Print the lines below word for word, every one of them, but leave out the pictures.

##########

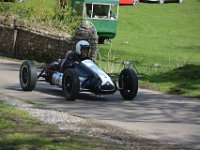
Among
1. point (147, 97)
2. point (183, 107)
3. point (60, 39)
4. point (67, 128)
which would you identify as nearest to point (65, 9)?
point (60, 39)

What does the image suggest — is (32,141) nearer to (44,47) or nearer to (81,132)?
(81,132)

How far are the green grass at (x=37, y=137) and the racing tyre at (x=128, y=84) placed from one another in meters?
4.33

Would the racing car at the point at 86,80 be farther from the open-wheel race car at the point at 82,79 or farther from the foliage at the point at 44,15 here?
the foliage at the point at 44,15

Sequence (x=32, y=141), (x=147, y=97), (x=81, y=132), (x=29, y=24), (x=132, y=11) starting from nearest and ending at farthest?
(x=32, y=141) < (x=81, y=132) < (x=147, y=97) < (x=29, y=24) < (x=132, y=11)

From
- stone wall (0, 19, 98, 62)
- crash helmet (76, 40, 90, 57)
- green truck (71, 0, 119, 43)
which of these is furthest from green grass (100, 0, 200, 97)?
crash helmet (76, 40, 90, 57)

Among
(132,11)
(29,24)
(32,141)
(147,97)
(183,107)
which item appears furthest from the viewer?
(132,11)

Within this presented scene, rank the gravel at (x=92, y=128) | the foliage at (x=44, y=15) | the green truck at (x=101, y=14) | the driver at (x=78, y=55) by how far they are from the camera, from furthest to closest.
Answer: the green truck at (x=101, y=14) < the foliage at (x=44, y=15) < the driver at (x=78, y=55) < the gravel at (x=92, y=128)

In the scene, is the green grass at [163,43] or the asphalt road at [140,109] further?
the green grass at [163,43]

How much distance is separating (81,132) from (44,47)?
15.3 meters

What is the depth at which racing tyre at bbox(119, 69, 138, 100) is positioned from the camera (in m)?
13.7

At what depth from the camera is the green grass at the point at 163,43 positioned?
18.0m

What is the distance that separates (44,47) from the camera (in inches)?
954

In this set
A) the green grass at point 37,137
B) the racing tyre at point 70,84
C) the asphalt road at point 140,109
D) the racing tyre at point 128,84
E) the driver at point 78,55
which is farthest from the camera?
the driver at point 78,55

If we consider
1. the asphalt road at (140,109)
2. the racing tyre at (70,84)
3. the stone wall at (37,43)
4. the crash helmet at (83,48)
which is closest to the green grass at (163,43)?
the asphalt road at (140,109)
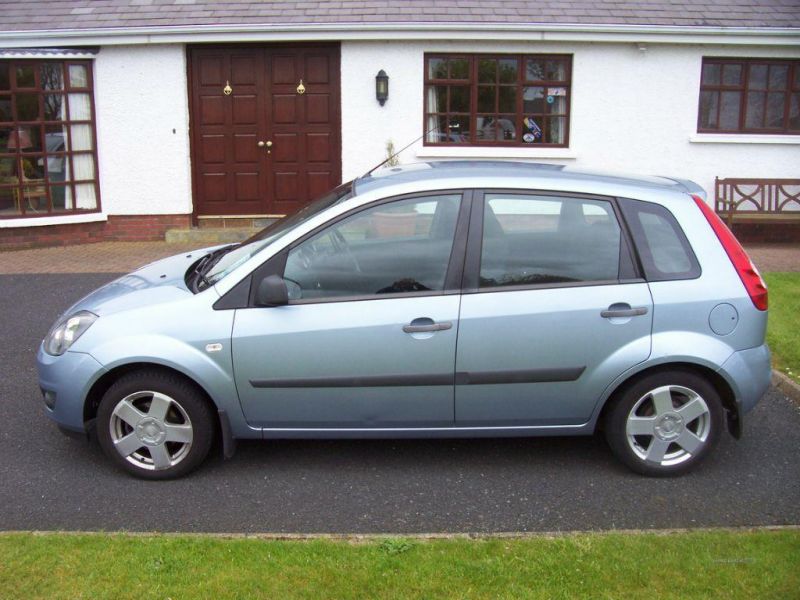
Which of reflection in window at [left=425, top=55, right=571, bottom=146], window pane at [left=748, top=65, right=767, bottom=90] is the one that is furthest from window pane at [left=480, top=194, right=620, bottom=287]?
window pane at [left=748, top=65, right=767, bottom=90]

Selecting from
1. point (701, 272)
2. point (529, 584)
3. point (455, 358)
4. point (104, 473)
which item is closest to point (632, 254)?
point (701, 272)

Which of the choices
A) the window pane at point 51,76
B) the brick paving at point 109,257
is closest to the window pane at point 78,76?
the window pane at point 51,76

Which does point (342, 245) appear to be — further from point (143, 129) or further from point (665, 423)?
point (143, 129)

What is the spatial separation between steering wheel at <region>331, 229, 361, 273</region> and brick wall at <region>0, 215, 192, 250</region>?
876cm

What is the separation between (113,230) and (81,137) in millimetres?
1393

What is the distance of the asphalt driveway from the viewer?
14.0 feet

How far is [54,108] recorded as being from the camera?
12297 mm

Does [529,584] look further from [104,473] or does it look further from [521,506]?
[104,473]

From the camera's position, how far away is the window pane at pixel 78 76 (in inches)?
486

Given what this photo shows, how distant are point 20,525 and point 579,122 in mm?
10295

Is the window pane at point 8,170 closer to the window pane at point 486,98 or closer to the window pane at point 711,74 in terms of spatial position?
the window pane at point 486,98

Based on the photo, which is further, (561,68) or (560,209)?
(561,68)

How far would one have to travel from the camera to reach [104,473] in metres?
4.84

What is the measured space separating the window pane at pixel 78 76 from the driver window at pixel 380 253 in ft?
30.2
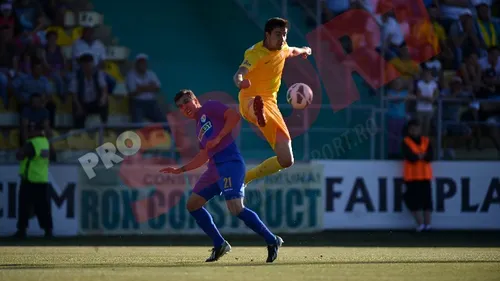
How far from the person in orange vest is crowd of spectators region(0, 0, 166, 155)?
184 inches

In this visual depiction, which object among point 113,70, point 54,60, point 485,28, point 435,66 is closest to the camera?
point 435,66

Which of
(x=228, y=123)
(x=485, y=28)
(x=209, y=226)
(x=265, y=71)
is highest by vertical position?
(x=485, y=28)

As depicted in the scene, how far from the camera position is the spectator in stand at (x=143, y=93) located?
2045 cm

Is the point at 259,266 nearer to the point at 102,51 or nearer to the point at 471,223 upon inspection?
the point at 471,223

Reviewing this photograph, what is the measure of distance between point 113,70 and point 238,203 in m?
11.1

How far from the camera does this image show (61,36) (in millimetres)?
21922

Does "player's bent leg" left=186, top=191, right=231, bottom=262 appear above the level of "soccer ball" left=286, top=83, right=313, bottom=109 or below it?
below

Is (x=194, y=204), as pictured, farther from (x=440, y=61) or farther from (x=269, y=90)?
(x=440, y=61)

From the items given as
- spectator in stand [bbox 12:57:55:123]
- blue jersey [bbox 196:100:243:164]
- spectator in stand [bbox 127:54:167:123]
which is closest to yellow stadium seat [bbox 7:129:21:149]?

##########

**Task response:**
Among
1. point (147, 97)
2. point (183, 107)
3. point (60, 39)
4. point (67, 128)
which would you identify as nearest to point (65, 9)?
point (60, 39)

What does the image suggest — is (32,141) nearer to (44,47) or nearer to (81,132)?
(81,132)

How far are the green grass at (x=37, y=137) and the racing tyre at (x=128, y=84) placed from one another in meters?
4.33

Would the racing car at the point at 86,80 be farther from the open-wheel race car at the point at 82,79 or farther from the foliage at the point at 44,15 here?
the foliage at the point at 44,15

Sequence (x=32, y=141), (x=147, y=97), (x=81, y=132), (x=29, y=24), (x=132, y=11) starting from nearest and ending at farthest?
(x=32, y=141) < (x=81, y=132) < (x=147, y=97) < (x=29, y=24) < (x=132, y=11)

From
- stone wall (0, 19, 98, 62)
- crash helmet (76, 40, 90, 57)
- green truck (71, 0, 119, 43)
which of these is furthest from green grass (100, 0, 200, 97)?
crash helmet (76, 40, 90, 57)

Among
(132,11)
(29,24)
(32,141)
(147,97)
(183,107)
which item appears furthest from the viewer?
(132,11)

Within this presented scene, rank the gravel at (x=92, y=128) | the foliage at (x=44, y=15) | the green truck at (x=101, y=14) | the driver at (x=78, y=55) by how far they are from the camera, from furthest to closest.
Answer: the green truck at (x=101, y=14) < the foliage at (x=44, y=15) < the driver at (x=78, y=55) < the gravel at (x=92, y=128)

In the scene, is the green grass at [163,43] or the asphalt road at [140,109] further?
the green grass at [163,43]

How much distance is separating (81,132) from (44,47)?
15.3 meters

What is the depth at which racing tyre at bbox(119, 69, 138, 100) is positioned from the camera (in m)?
13.7

At what depth from the camera is the green grass at the point at 163,43 positioned?
18.0m

What is the distance that separates (44,47) from the camera (in inches)?
954

In this set
A) the green grass at point 37,137
B) the racing tyre at point 70,84
C) the asphalt road at point 140,109
D) the racing tyre at point 128,84
E) the driver at point 78,55
which is farthest from the camera?
the driver at point 78,55

If we consider
1. the asphalt road at (140,109)
2. the racing tyre at (70,84)
3. the stone wall at (37,43)
4. the crash helmet at (83,48)
which is closest to the green grass at (163,43)?
the asphalt road at (140,109)
Which of reflection in window at [left=425, top=55, right=571, bottom=146], window pane at [left=748, top=65, right=767, bottom=90] is the one that is furthest from window pane at [left=480, top=194, right=620, bottom=287]?
window pane at [left=748, top=65, right=767, bottom=90]

Selecting from
1. point (701, 272)
2. point (529, 584)
3. point (455, 358)
4. point (104, 473)
which item is closest to point (632, 254)?
point (701, 272)

Which of the choices
A) the window pane at point 51,76
B) the brick paving at point 109,257
is closest to the window pane at point 78,76?
the window pane at point 51,76

Which does point (342, 245) appear to be — further from point (143, 129) or further from point (665, 423)?
point (143, 129)

What is the spatial separation between steering wheel at <region>331, 229, 361, 273</region> and brick wall at <region>0, 215, 192, 250</region>?
876cm

What is the separation between (113,230) and (81,137) in millimetres?
1393

What is the distance of the asphalt driveway from the viewer?
14.0 feet

How far is [54,108] recorded as being from the camera?
12297 mm

Does [529,584] look further from [104,473] or does it look further from [521,506]?
[104,473]

From the camera's position, how far away is the window pane at pixel 78 76 (in inches)?
486

Given what this photo shows, how distant are point 20,525 and point 579,122 in mm?
10295

Is the window pane at point 8,170 closer to the window pane at point 486,98 or closer to the window pane at point 711,74 in terms of spatial position?
the window pane at point 486,98

Based on the photo, which is further, (561,68) or (560,209)?
(561,68)

How far would one have to travel from the camera to reach [104,473] in metres?
4.84

What is the measured space separating the window pane at pixel 78 76 from the driver window at pixel 380 253 in ft?
30.2
How far from the person in orange vest is crowd of spectators region(0, 0, 166, 155)?
184 inches

In this visual depiction, which object among point 113,70, point 54,60, point 485,28, point 435,66 is closest to the camera?
point 435,66

Which of
(x=228, y=123)
(x=485, y=28)
(x=209, y=226)
(x=265, y=71)
is highest by vertical position?
(x=485, y=28)

As depicted in the scene, how far from the camera position is the spectator in stand at (x=143, y=93) located?
2045 cm

Is the point at 259,266 nearer to the point at 102,51 or nearer to the point at 471,223 upon inspection?
the point at 471,223

Reviewing this photograph, what is the measure of distance between point 113,70 and point 238,203 in m?
11.1

How far from the camera does this image show (61,36) (in millimetres)?
21922

Does "player's bent leg" left=186, top=191, right=231, bottom=262 appear above the level of "soccer ball" left=286, top=83, right=313, bottom=109 or below it?
below

Is (x=194, y=204), as pictured, farther from (x=440, y=61) or farther from (x=269, y=90)?
(x=440, y=61)

From the items given as
- spectator in stand [bbox 12:57:55:123]
- blue jersey [bbox 196:100:243:164]
- spectator in stand [bbox 127:54:167:123]
which is closest to yellow stadium seat [bbox 7:129:21:149]?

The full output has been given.